**課題一覧:**
• 1. 映画『ナック』のあらすじで、コリンがトーレンと同じ大きなベッドを手に入れようと考えたのは、誰の入れ知恵によるものですか。
• 2. 映画『ナック』のあらすじに登場する人物の役名をすべて挙げてください。
• 3. 映画『ナック』のあらすじの最後の文に続けて、その先を書き継いでください。

**提示テキスト:**
⟨
ナック 作品情報
なっく
ロンドン。コリン(M・クロフォード)はあるテラス・ハウスの持ち主。三階を借しているトーレン(R・ブルックス)は若い娘には人気のあるドラマーで、女の子にかけては凄腕〈ナックの持ち主〉で、ひどいときには、彼の部屋には長蛇の訪問客がある。コリンは口惜しい。羨しい。なんとか〈ナック〉をものにしようと悩んだあげく、トーレンと同じ大きなベッドを手に入れようと考えた。一階に越して来たトムの入れ知恵である。鉄屑屋でみつけたベッドはひどい代物。それでも持って帰ろうとする彼等の前に、おかしな田舎娘ナンシー(R・トウシンハム)があらわれた。美人ではないが、女に縁のないコリンにとっては天使、道案内をかって出て車輪つきのベッドを押しはじめた。この作業の面白さから三人は意気投合、家に帰ってきたが、女に目のないトーレンが見逃すはずがない。彼がバイクで連れ出してしまった。スピードによる興奮と陶酔のあまり、田舎娘は失神してしまった。コリンやトムが追いついたとき、突然目を覚すと、「暴行!」と金切り声をあげた。弁解する三人を尻目に「暴行されたワ」と街中に聞える声をはりあげて家に帰り、腰を据えてしまった。トーレンがデートに出かけたあと、コリンはなんとか彼女の感違いを正そうと一生懸命。トーレンの方はどうしたわけか、すべての女性から爪はじき。トボトボ家に帰ってみると、どう風向きが変ったのか、コリンとナンシーがお熱い夫婦きどり。どうやら〈ナック〉とは、誠実な愛情をいうものらしい。
⟩
**記録データ:**
⟨
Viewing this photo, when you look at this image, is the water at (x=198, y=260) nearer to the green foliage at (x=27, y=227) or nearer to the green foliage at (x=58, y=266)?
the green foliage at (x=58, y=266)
⟩
**解答:**
• 1. 一階に越して来たトムの入れ知恵です。

• 2. コリン、トーレン、トム、ナンシー

• 3.
「ナック」の解説
アン・ジェリコーの舞台劇をチャールズ・ウッドが脚色、「HELP! 四人はアイドル」のリチャード・レスターが監督した新型のスラプスティック・コメディ。撮影はデイヴィッド・ワトキン、音楽は「007/ゴールドフィンガー」のジョン・バリーが担当した。出演は「蜜の味」のリタ・トゥシンハム、「戦艦デファイアント号の反乱」のレイ・ブルックス、「ナイスガイ・ニューヨーク」のマイケル・クロフォード、ほかにドナル・ドネリー、ウィリアム・デクスターなど。製作はオスカー・リュウェンスティン。“ナック”とは「熟練した技術、うまいやり方、コツ」といった意味があるがここでは、女の子をモノにしたり、カッコいいことをする“コツ”をいう。英、米国ではやった言葉。六五年度カンヌ映画祭グラン・プリを受賞している。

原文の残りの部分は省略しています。